Copy the items below word for word, starting at the line that contains "What amount of" and ending with the line that contains "3.51 metres".
———
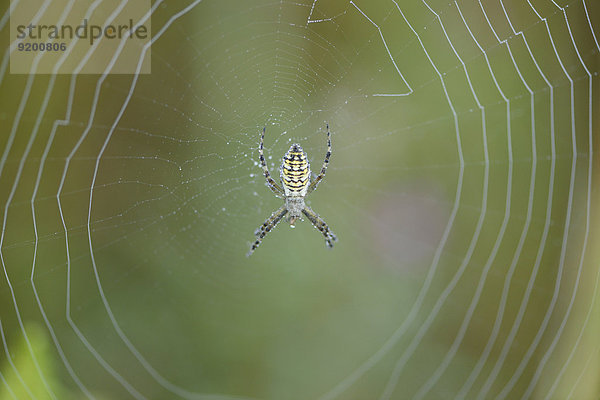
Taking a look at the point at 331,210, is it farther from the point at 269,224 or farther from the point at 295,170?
the point at 295,170

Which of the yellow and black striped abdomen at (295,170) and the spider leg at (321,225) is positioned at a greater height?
the yellow and black striped abdomen at (295,170)

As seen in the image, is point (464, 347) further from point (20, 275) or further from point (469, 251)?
point (20, 275)

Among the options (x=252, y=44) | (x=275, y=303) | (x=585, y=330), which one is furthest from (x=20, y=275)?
(x=585, y=330)

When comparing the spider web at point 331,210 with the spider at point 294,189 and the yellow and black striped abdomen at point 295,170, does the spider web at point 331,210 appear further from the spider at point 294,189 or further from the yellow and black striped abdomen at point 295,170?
the yellow and black striped abdomen at point 295,170

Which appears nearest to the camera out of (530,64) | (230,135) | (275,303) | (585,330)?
(585,330)

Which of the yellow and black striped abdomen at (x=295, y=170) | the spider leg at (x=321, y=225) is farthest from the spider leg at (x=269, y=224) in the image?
the yellow and black striped abdomen at (x=295, y=170)
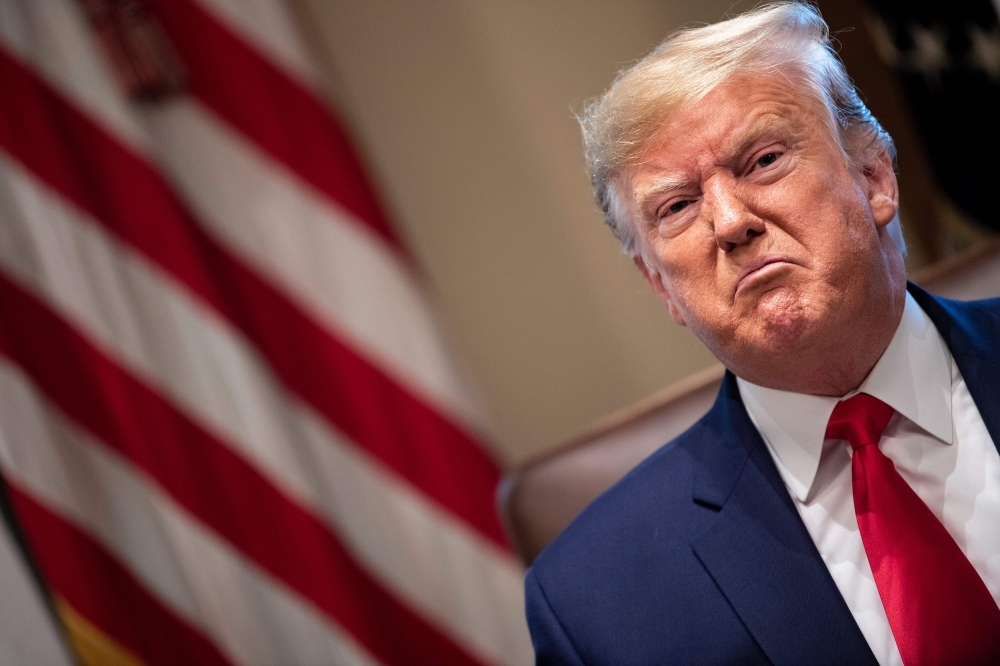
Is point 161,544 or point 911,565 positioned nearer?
point 911,565

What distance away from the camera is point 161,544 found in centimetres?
232

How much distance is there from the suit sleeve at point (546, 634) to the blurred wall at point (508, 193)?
4.17ft

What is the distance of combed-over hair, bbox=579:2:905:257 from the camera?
979 millimetres

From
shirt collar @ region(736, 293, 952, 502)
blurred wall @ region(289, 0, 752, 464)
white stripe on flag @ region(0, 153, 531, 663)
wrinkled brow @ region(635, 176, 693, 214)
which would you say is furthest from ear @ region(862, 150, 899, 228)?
white stripe on flag @ region(0, 153, 531, 663)

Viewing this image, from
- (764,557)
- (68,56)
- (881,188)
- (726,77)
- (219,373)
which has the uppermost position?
(68,56)

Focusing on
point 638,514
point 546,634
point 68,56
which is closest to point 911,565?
point 638,514

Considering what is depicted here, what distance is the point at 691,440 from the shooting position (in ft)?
→ 4.02

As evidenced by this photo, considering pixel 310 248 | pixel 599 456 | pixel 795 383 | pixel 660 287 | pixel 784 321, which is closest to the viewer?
pixel 784 321

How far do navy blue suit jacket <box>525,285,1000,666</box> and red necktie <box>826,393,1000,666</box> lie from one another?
6cm

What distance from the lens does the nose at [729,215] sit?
3.02ft

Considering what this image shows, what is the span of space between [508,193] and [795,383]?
5.08ft

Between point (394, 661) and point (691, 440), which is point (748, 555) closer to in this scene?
point (691, 440)

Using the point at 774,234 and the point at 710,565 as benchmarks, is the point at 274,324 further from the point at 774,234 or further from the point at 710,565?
the point at 774,234

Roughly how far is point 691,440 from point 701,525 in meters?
0.16
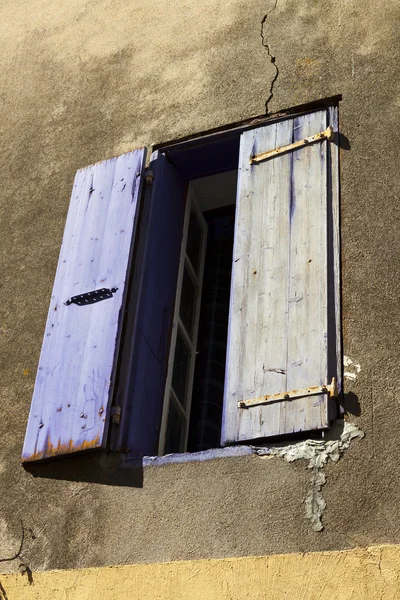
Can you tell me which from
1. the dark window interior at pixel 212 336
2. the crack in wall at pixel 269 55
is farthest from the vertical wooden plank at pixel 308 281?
A: the dark window interior at pixel 212 336

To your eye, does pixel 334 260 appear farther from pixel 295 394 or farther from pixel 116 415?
pixel 116 415

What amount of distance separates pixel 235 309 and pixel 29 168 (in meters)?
1.90

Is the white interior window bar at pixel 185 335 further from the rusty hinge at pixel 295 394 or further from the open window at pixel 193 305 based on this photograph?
the rusty hinge at pixel 295 394

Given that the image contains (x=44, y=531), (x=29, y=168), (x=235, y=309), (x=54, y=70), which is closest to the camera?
(x=44, y=531)

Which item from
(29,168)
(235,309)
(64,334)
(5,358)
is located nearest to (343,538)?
(235,309)

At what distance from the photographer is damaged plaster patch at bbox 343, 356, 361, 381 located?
3.51 metres

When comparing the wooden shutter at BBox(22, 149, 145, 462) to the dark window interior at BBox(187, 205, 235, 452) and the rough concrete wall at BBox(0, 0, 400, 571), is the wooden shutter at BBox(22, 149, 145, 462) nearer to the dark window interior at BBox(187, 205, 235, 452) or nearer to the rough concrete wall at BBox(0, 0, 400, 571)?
the rough concrete wall at BBox(0, 0, 400, 571)

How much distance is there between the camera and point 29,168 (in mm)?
5133

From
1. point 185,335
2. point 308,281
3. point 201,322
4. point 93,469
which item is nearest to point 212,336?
point 201,322

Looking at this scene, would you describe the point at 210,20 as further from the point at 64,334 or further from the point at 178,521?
the point at 178,521

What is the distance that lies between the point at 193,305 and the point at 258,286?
89 centimetres

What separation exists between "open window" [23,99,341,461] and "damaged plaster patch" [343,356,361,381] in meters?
A: 0.04

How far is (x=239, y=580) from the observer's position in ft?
10.4

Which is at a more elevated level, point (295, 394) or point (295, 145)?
———
**Completed task**
What amount of distance separates pixel 235 309 and pixel 29 168 (in meters)?
1.90

Is the white interior window bar at pixel 185 335 further from the rusty hinge at pixel 295 394 or further from the open window at pixel 193 305 based on this photograph?
the rusty hinge at pixel 295 394

Given that the image contains (x=44, y=531), (x=29, y=168), (x=235, y=309), (x=54, y=70), which is closest to the camera?
(x=44, y=531)

Which item from
(29,168)
(235,309)
(64,334)
(5,358)
is located nearest to (343,538)?
(235,309)

At what distance from the photographer is damaged plaster patch at bbox 343, 356, 361, 381 located?
3.51 metres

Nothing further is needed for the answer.